Practical Guide to Interpreting Radis PET-CT Results for Clinicians
Overview
Radis PET-CT is a DICOM viewer focused on PET-CT visualization with fusion display and SUV measurement tools (commonly used for research/education). This guide covers a practical, step-by-step approach to reading Radis PET-CT studies and integrating findings into clinical decisions.
1) Pre‑read checklist
- Confirm patient identifiers, study date/time, and tracer (e.g., FDG).
- Verify acquisition parameters: injected activity, uptake time, scanner type, and reconstruction method—these affect SUV comparability.
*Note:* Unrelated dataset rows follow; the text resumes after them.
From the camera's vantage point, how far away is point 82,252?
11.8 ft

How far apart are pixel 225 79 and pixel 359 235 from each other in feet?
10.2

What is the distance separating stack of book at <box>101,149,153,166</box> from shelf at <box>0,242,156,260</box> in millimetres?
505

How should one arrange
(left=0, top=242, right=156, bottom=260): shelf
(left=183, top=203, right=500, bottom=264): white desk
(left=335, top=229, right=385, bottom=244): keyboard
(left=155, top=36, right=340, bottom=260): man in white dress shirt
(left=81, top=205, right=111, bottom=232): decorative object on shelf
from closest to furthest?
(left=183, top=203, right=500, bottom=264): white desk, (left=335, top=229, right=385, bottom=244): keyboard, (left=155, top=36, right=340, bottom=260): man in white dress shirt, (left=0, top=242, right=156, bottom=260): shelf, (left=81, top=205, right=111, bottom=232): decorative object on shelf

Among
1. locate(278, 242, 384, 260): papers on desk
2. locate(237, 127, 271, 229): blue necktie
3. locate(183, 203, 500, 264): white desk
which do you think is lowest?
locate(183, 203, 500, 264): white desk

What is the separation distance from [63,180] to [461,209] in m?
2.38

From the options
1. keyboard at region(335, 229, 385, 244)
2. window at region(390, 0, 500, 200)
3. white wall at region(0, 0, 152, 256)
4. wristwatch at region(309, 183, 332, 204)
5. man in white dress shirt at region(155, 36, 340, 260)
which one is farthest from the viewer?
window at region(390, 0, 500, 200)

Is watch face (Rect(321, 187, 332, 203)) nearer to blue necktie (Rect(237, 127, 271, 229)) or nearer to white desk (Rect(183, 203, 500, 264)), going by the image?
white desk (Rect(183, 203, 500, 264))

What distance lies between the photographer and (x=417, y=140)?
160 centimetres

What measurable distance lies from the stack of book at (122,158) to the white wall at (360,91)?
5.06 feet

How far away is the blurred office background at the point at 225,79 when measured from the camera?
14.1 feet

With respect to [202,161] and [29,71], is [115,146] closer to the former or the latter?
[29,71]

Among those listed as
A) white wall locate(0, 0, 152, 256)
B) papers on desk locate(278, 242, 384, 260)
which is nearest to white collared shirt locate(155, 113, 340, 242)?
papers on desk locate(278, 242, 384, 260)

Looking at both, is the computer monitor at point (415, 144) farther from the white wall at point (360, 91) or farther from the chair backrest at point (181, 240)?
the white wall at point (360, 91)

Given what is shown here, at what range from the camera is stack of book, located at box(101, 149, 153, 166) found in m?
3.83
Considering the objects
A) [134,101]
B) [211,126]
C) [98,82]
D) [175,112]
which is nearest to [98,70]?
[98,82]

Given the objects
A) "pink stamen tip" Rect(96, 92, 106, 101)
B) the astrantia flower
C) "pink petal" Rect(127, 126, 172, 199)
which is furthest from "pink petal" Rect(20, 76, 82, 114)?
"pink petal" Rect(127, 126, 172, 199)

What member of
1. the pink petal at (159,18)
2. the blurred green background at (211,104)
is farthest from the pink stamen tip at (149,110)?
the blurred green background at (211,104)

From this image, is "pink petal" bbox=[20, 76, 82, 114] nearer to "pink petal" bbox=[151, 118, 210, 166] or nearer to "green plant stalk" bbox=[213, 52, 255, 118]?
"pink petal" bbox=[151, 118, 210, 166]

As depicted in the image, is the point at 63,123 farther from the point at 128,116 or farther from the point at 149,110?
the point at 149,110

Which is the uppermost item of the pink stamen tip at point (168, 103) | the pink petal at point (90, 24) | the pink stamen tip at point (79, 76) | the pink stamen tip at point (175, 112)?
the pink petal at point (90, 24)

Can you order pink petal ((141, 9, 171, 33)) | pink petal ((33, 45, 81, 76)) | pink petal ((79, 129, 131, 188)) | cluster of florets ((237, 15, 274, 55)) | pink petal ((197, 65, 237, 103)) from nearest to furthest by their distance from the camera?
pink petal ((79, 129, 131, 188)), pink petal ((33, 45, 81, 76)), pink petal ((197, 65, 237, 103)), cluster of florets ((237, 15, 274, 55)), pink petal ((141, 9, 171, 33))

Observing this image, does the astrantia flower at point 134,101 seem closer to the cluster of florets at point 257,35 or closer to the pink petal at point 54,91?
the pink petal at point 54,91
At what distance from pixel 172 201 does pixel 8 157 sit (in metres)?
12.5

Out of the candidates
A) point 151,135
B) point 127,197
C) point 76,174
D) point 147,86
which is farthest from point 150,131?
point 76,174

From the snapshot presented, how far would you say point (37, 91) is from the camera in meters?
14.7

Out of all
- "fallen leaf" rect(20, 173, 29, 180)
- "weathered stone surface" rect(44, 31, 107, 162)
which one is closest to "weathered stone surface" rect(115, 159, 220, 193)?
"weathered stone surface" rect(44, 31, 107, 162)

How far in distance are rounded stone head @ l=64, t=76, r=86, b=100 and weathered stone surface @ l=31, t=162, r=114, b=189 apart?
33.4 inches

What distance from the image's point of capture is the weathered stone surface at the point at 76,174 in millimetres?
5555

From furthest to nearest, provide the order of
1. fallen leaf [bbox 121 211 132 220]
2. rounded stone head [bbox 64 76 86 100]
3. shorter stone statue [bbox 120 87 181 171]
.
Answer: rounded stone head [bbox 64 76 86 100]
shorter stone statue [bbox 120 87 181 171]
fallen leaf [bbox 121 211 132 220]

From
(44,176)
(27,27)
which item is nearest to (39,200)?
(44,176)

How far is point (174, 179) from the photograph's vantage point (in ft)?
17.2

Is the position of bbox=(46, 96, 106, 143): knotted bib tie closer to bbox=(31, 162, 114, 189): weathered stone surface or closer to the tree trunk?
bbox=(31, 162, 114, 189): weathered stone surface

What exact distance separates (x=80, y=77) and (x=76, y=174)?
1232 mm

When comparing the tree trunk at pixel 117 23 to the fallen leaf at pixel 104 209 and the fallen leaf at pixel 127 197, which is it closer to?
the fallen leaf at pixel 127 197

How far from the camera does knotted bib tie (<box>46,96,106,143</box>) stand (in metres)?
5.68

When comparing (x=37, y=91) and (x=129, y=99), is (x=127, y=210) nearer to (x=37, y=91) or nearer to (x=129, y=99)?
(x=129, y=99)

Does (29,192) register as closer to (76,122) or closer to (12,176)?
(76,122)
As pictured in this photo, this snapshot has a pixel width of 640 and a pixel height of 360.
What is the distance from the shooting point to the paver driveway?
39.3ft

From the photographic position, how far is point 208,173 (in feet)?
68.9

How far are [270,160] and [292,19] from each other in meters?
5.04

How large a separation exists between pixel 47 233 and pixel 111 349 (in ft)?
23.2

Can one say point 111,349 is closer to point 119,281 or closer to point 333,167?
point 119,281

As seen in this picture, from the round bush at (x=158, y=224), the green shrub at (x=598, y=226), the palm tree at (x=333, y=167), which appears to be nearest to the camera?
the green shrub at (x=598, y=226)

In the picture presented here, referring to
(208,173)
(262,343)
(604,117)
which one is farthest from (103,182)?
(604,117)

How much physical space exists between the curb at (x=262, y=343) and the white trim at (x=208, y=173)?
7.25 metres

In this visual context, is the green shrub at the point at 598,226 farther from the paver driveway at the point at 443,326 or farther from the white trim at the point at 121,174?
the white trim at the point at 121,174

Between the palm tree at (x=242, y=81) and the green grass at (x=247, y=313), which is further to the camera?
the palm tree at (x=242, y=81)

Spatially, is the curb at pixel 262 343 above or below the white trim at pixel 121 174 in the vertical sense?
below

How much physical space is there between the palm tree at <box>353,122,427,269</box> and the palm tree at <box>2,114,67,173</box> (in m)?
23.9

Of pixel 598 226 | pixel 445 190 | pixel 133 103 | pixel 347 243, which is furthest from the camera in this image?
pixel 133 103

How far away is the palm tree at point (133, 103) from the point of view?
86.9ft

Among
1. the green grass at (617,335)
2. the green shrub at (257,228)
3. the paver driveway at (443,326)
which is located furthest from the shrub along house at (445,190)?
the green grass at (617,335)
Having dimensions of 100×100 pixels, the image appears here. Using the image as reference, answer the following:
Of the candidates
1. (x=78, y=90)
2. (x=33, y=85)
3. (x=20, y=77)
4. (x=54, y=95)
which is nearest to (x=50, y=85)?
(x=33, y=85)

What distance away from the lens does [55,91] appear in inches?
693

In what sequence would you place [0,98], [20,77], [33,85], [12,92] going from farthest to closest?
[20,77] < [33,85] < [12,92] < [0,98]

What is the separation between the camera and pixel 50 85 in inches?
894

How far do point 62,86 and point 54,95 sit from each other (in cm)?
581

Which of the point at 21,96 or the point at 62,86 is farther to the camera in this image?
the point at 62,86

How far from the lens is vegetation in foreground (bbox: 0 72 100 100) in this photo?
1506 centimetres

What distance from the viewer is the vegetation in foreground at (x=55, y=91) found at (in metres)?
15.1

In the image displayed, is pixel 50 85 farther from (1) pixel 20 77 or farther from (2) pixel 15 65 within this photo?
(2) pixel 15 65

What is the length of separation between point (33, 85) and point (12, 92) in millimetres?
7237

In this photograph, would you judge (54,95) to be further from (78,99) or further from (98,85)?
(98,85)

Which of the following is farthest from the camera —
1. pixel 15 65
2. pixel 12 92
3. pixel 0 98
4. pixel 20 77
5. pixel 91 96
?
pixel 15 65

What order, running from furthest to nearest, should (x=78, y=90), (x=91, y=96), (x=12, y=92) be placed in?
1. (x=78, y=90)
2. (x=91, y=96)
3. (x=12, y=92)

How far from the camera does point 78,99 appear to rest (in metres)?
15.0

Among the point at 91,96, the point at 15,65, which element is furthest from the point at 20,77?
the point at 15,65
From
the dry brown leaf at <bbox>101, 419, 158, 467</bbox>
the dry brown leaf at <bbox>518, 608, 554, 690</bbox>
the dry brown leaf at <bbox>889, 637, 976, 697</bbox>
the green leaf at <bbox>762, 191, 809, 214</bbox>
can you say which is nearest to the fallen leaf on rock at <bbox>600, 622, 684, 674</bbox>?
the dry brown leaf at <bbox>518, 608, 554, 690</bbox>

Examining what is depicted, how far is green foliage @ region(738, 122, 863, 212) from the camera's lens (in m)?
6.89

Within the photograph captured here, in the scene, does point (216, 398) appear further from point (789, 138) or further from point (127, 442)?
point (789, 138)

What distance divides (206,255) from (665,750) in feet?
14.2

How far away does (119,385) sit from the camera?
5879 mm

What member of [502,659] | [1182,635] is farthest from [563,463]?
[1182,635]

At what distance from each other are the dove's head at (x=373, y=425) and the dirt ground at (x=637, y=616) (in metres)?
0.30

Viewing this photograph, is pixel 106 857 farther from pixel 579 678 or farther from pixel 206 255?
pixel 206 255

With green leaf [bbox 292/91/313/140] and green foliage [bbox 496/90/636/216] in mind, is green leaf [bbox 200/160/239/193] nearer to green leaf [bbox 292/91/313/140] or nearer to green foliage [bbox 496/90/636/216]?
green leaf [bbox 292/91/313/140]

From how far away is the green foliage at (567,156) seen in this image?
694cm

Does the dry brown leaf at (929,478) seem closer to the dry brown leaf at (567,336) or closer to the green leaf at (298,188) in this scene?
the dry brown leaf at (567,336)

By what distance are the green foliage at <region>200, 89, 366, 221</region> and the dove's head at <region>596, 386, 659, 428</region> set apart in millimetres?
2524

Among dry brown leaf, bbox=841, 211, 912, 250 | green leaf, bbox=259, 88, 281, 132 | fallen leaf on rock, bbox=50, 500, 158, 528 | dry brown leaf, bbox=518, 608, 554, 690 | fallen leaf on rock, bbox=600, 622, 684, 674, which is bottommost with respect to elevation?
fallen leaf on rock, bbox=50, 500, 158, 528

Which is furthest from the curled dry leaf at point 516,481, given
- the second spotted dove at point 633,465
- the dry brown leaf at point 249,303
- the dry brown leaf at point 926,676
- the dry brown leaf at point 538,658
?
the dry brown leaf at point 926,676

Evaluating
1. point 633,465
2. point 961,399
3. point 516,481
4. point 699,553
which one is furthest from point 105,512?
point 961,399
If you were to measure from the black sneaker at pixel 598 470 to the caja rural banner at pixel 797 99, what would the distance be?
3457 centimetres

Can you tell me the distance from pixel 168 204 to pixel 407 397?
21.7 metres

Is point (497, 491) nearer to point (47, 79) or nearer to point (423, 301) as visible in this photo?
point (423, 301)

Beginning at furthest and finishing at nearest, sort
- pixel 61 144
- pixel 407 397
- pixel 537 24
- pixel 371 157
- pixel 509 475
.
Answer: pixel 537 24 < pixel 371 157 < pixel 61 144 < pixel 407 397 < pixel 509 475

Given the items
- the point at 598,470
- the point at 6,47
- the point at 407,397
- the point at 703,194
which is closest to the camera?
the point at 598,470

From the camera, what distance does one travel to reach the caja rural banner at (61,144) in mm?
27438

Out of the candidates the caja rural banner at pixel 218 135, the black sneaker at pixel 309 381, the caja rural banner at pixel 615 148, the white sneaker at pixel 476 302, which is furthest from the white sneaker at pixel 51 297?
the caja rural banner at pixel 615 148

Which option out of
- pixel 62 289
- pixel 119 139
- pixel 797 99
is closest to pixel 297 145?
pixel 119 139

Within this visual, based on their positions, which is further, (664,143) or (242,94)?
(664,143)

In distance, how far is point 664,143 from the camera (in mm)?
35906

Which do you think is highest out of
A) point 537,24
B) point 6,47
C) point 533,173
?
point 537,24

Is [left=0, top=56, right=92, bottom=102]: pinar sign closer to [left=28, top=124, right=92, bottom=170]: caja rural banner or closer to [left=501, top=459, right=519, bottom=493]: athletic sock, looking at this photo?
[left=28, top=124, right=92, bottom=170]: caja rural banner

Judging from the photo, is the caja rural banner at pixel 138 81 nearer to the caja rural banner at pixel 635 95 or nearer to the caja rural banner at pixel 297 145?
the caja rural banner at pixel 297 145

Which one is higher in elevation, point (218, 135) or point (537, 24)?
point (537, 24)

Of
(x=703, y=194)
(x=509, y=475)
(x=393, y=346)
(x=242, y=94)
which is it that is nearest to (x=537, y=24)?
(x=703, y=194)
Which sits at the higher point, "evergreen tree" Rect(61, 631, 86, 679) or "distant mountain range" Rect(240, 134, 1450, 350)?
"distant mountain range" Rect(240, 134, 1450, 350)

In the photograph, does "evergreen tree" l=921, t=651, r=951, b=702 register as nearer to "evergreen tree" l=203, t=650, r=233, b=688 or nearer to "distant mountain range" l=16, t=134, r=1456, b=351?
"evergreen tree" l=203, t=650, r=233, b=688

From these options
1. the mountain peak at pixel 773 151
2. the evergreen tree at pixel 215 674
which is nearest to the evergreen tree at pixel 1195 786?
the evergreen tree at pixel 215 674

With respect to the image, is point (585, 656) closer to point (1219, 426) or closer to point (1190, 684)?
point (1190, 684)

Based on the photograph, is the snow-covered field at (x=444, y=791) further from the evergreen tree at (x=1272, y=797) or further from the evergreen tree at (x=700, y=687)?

- Check for artifacts: motion, attenuation correction errors, metal implants, or misregistration between PET and CT.
2) Viewing setup in Radis
- Use fused PET/CT axial, coronal, sagittal views for anatomical localization.
- Open MIP (maximum intensity projection) to quickly survey for abnormal focal uptake.
- Adjust PET window/level to visualize lesions of varying intensity; use consistent settings when comparing serial scans.
- Display SUVs on fusion images and enable crosshair synchronization across planes.
3) Systematic reading sequence
- Survey MIP for unexpected sites of uptake.
- Examine whole-body fused series from skull base to mid-thigh (or as acquired).
- Correlate focal PET uptake with CT anatomy to distinguish physiologic from pathologic uptake.
- Measure SUVs: place ellipsoid ROI for SUVmax (Radis supports ellipsoid ROIs). Record SUVpeak/SUVmax and ROI size.
- Assess CT for morphologic correlates (mass, lymphadenopathy, bone lesion, necrosis, calcification).
- Evaluate background organs (brain, myocardium, liver, spleen, bowel, urinary tract) to contextualize abnormal uptake.